Однако поскольку экономическая логика должна тем или иным образом переопределяться в терминах высокого искусства, постольку можно наблюдать некоторое изменение в стратегии репрезентации Вырыпаева по мере накопления им символического капитала и усвоения некоторых свойственных исключительно театральному производству схем восприятия и оценки. Так, если успех его спектакля «Кислород» сопровождался комментариями относительно социальной миссии искусства[17], то уже второй спектакль, «Бытие № 2», определяется как продукт творческого воображения, высокого искусства и отказа от социальности:
Наступает пора театра не социального, не экономического и не политического, а театра неонеоклассицизма. Социальная среда в искусстве меня не волнует, я могу газетку почитать, если мне интересны проблемы общества. В общем, я уверен, что возникновение высокого жанра в театре сегодня опять возможно. Поэтический текст может быть живым, возвышенным и волнующим. Театр — создание иной реальности, которая для меня более интересна и более реальна, чем реальная жизнь. По-настоящему интересно только незримое[18].

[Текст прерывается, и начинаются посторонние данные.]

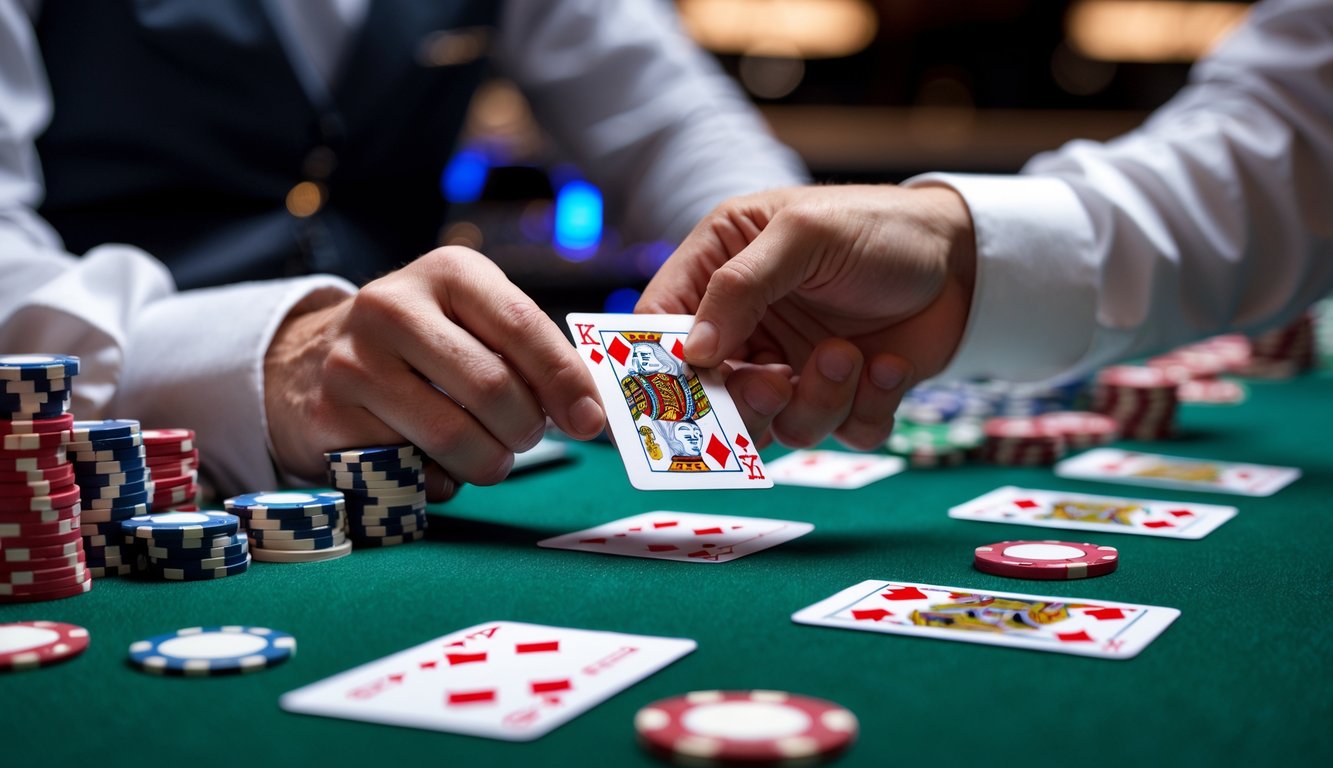 Tangan pemain sedang mengambil kartu tambahan di meja blackjack dengan kartu dan chip terlihat jelas.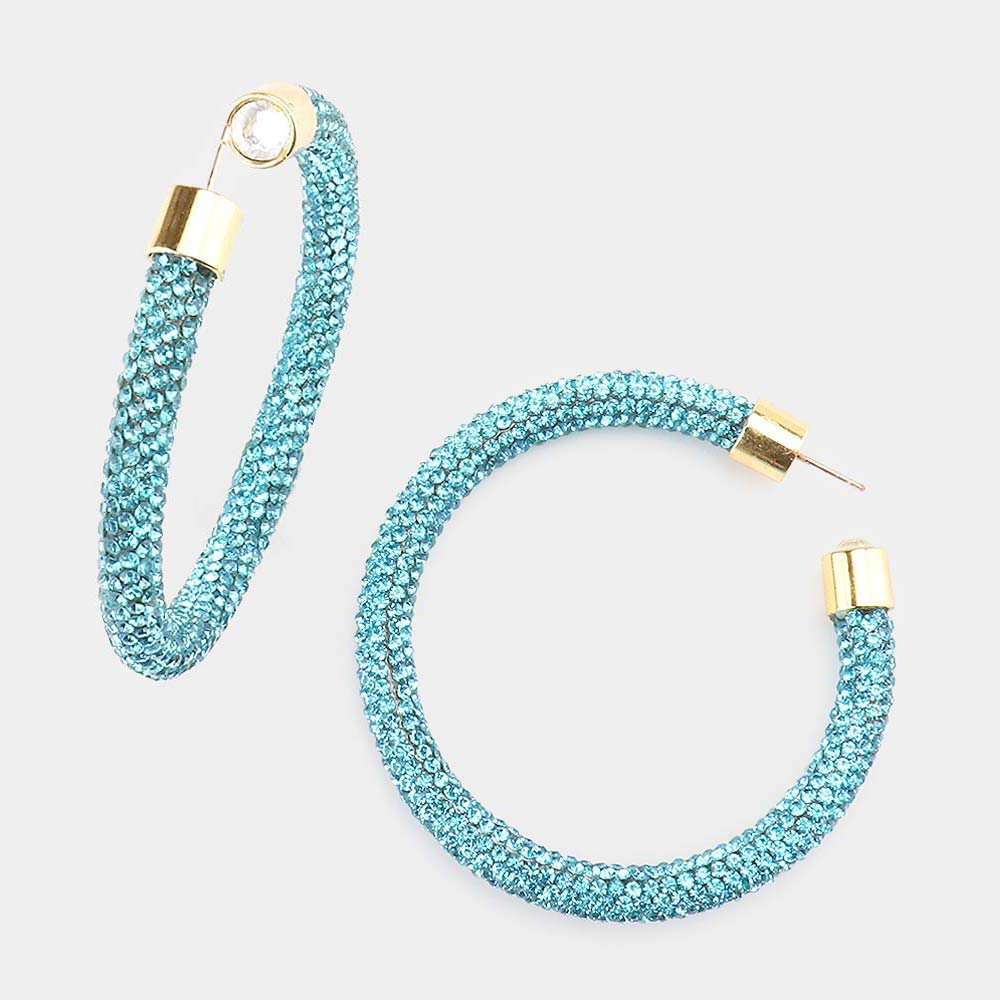 Aqua Rhinestone Half Hoop Earrings | 2.5″ | 482470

Экономические принципы оценки, будучи инвестированы в пространство, где основным источником легитимности служит символический капитал производителей, являющийся также залогом экономической эффективности, становятся в манифестациях драматурга «театром неонеоклассицизма» и «тенденциями современного театра», то есть специфически внутренними оценками, ориентированными на символическое признание, залогом которого может служить отказ от «проблемности».
Таким образом, основными оппозициями, организующими пространство позиций и стратегий, вовлеченных в проект агентов, являются документальность/воображение и экспериментирование/сиюминутный успех, которые в видении агентов опосредуются их отношением к легитимной культуре и способом присвоения культурного капитала, необходимого для вхождения в пространство театрального производства. На уровне позиций эти оппозиции соответствуют противостоянию, с одной стороны, авангардных производителей, находящих специфическое основание для разрыва в самой театральной традиции, и классических репертуарных театров с их «мертвой нормой» и эстетическим консерватизмом, с другой стороны, автономных производителей, отстаивающих конкурирующий принцип легитимации культурной продукции, и своего рода «наивных революционеров», залогом признания которых служит успех у молодежной аудитории. Однако поскольку основной ставкой в данной борьбе является производство отличия не столько от коммерчески успешных производителей, сколько от традиционных репертуарных театров, постольку вторая оппозиция частично перекрывается первой, что позволяет временно нейтрализовать значимые в других условиях различия в пользу стратегического альянса, способного приносить различным агентам свои символические выгоды:
Документальность — не панацея, она важна не в формальном, а в содержательном смысле. Оттого даже внешне не вполне документальные пьесы, идущие в «Театре.doc», его концепции соответствуют. Документ — не только информация на магнитном носителе. Любой из нас — готовый банк данных. Их остается только извлечь и процитировать[19].
Исключительно техника Verbatim и документальность как альтернативный театральный стиль не могут обеспечить «Театру.doc» и его участникам гарантированных символических и экономических выгод. В этом смысле постановка недокументальных пьес или «скандальных» спектаклей, потенциально способных получить признание среди широкой публики, которое затем можно было бы использовать как ресурс в борьбе собственно в поле театрального производства, позволяет театру аккумулировать символический капитал, необходимый для легитимации авангардной продукции.